Woman’s sentence stands for daughter’s death OWI crash

The Indiana Court of Appeals has affirmed a decades-long sentence for a mother convicted of felony neglect of a dependent resulting in death after one of her children was killed in a rollover car crash stemming from intoxicated driving.

While driving more than 60 mph on the highway with her four children in the backseat, Jessica Skeens and her boyfriend got into a verbal and physical altercation. Skeens, who was in the driver’s seat and drinking whiskey from a water bottle, lost control of her van, which rolled over and off of the highway.

Three of Skeens’ children, including then-6-year-old T.W., were not properly restrained in the van. As a result, T.W. was partially ejected through one of the van’s windows during the rollover and was killed.

Skeens, who had also been smoking marijuana before the crash, was charged with Level 1 felony neglect of a dependent resulting in death, Level 4 felony causing death when operating a motor vehicle with a schedule I or II controlled substance in the blood, Level 5 felony causing death when operating a motor vehicle while intoxicated, Level 5 felony reckless homicide, three counts of Level 6 felony neglect of a dependent, Class B misdemeanor marijuana possession, and Class C misdemeanor operating a motor vehicle without ever receiving a license.

A jury ultimately found Skeens guilty on all counts except for the reckless homicide and operating without a license charges. However, the trial court convicted Skeens on only the neglect and marijuana possession counts, handing her a 41-year sentence. It further imposed a concurrent six-month sentence for Skeens’ marijuana possession.

An appellate panel declined to agree with any of Skeens’ argument on appeal, affirming her sentence and convictions in Jessica M. Skeens v.
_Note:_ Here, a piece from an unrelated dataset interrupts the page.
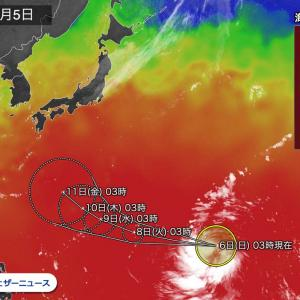 台風19号が発生、猛烈な勢力/サンマ・イカ・イルカ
State of Indiana, 19A-CR-02475.

The appellate court first found Skeens had waived any argument regarding the admissibility of a state trooper’s testimony that she was impaired at the time of the accident and that her daughter had died because the child was not properly restrained in a car seat.

It also noted that Skeens’ sufficiency argument regarding the Level 1 felony conviction was based on a false premise — the argument that the state was obligated to present “medical or scientific expert” testimony that a particular act or omission on Skeens’ part resulted in T.W.’s death. Thus, Skeens alleged, its failure to present such testimony requires the appellate court to reduce her conviction to a Level 6 felony.
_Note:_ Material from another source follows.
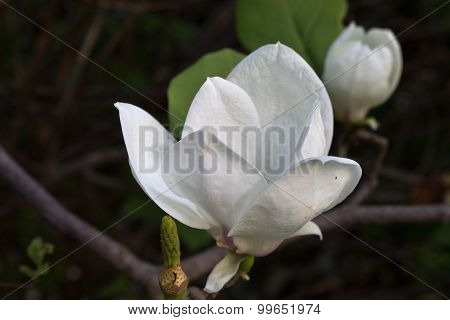 magnolia close up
Citing its decision in Patel v. State, 60 N.E.3d 1041 (Ind. Ct. App. 2016), the appellate court noted that it “did not specifically hold that medical expert testimony was required to establish causation; we simply addressed the argument as framed by Patel, and the State pointed to no other competent evidence regarding causation.”

“But even assuming that medical expert testimony would have been required to prove causation in Patel, we note that this case presented no medical or scientific issues with respect to causation, and therefore no medical or scientific expert testimony was required,” Judge Terry Crone wrote for the appellate panel.

Lastly, the appellate panel further found no abuse of the Delaware Circuit Court’s discretion in instructing Skeens’ jury on causation, concluding that she had failed to establish that her sentence was inappropriate in light of the nature of the offense and her character.